My name is Afridev Hand Pump.

I am easy an easy facility.
For me to work better, I need you people to be visiting me regularly.

All that I want are the intestines in my stomach.
These intestines are u-seal, o-ring, bobbin, bush bearings.
I work well when all of these are in place,
I produce less water when these are worn out.

It is easy to run me when you buy the spares,
Replace these spares in time, so that I give you water, always.

That’s my name, Afridev Hand Pump.

– Written and recited by Gilbert Chiziwa for his colleagues and instructors at Champhira Area Mechanic Training Graduation Ceremony, September 10, 2010

What happens when water stops working in Canada?
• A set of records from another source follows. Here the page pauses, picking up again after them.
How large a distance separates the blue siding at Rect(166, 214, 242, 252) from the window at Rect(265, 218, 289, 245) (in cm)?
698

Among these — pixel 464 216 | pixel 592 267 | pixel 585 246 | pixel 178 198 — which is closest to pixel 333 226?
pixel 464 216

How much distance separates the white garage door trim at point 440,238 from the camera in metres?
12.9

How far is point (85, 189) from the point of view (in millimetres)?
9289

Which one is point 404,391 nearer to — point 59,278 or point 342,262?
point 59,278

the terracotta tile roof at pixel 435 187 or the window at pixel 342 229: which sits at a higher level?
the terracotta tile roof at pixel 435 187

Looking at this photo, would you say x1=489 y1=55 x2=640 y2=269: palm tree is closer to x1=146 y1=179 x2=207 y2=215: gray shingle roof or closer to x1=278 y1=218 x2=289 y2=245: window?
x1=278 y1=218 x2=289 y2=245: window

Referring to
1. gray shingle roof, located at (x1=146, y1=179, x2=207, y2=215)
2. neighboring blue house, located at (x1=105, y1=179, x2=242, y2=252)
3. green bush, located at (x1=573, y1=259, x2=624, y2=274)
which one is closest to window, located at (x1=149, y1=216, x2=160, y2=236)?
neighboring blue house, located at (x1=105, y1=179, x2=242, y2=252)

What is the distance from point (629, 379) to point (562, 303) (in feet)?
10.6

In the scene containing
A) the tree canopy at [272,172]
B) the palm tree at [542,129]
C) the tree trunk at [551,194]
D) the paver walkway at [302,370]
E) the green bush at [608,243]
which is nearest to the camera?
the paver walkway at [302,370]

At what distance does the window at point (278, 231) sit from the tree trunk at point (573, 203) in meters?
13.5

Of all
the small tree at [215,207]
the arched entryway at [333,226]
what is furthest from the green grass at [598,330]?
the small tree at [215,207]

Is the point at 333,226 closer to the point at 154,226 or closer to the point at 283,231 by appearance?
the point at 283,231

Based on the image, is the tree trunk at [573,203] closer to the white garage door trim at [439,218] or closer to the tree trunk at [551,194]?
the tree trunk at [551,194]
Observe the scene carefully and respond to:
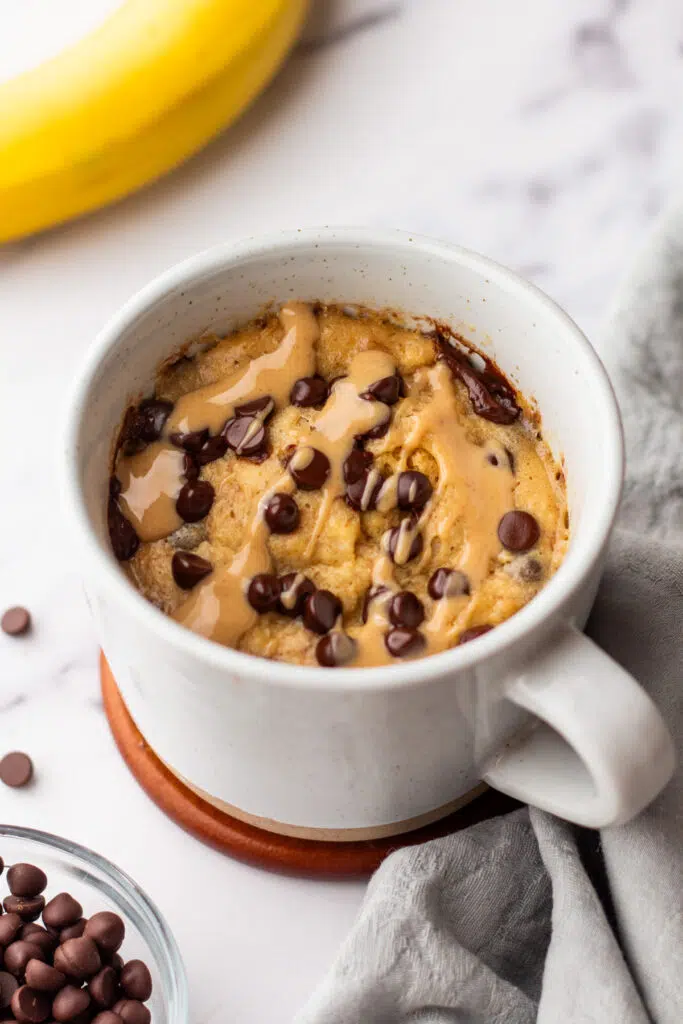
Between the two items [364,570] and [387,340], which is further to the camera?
[387,340]

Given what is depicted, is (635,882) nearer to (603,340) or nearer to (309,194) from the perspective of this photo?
(603,340)

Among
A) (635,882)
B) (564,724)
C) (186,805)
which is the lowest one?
(635,882)

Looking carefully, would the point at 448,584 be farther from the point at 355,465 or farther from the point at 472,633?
the point at 355,465

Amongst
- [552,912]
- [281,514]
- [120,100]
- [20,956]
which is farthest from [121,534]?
[120,100]

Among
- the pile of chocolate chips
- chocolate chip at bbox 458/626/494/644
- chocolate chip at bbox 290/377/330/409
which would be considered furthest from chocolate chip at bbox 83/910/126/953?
chocolate chip at bbox 290/377/330/409

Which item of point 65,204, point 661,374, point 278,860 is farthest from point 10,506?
point 661,374

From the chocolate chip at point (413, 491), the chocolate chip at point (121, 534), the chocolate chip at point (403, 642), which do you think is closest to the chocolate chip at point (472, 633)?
the chocolate chip at point (403, 642)
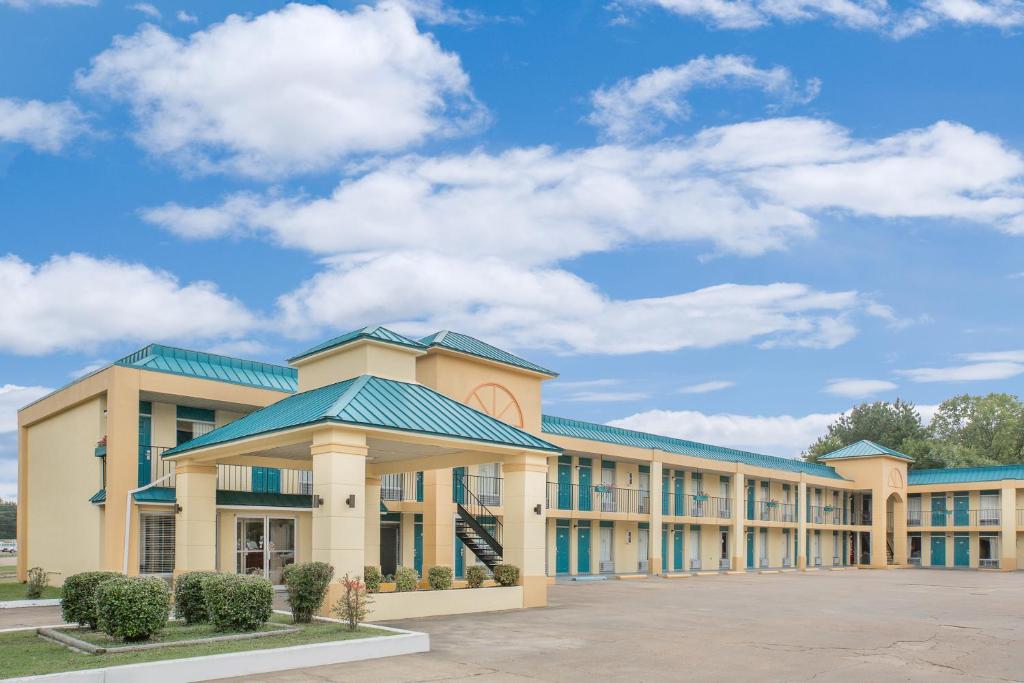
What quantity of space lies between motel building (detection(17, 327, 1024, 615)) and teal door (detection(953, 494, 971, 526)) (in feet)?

Most likely, you first call the city to report the problem, and wait for them to do something about it. What happens when your borehole stops working in Malawi? You call the Area Mechanic.

Today I attended the last day of the last Area Mechanics (AMs) Training for Mzimba District. In total, over 100 AMs have been trained by the District this summer to perform repair and maintenance on the thousands of Afridev pumps within its boundaries.

They are establishing the first Area Mechanic Network in Mzimba District, responsible for Village Level Operation and Maintenance (VLOM) of water points. One week ago, these individuals, were regular community members, men and women, mostly farmers. Today, they represent an integral part of providing water coverage to rural communities.

AMs work with communities to diagnose problems with water points and perform repairs that return a water point to working condition. In addition to this, AMs support water point committees (village level leadership, responsible for maintenance and upkeep of a particular borehole) by improving leadership, suggesting fundraising strategies, advocating for safe water, and offering techniques for keeping a water point functional.
Over the past week, the AMs have been provided by the District with training, bicycles, tools, and equipment to fix water points. They will go out and work for a price agreed to by themselves and their communities. It’s an interesting mélange between public service and private enterprise:
• Their work is required by the District to achieve its water coverage goals, however, they are being employed/paid directly by the communities which they serve
• They are assigned a specific coverage area, however there are two AMs within that area to provide broader support and encourage good service through competition
• They are certified by the district to perform repairs and maintenance, however, you don’t require any certification to fix a water point (in fact, many of these people were selected because they were fixing/maintaining at least their own community’s borehole before they had this training).

It’s been shown that for AM systems such as this one to work in the long term, with high functionality rates, they require support. Here in Mzimba, the focus has now turned to how to provide effective, quality support forums to these individuals and its part of my role to support them in doing that.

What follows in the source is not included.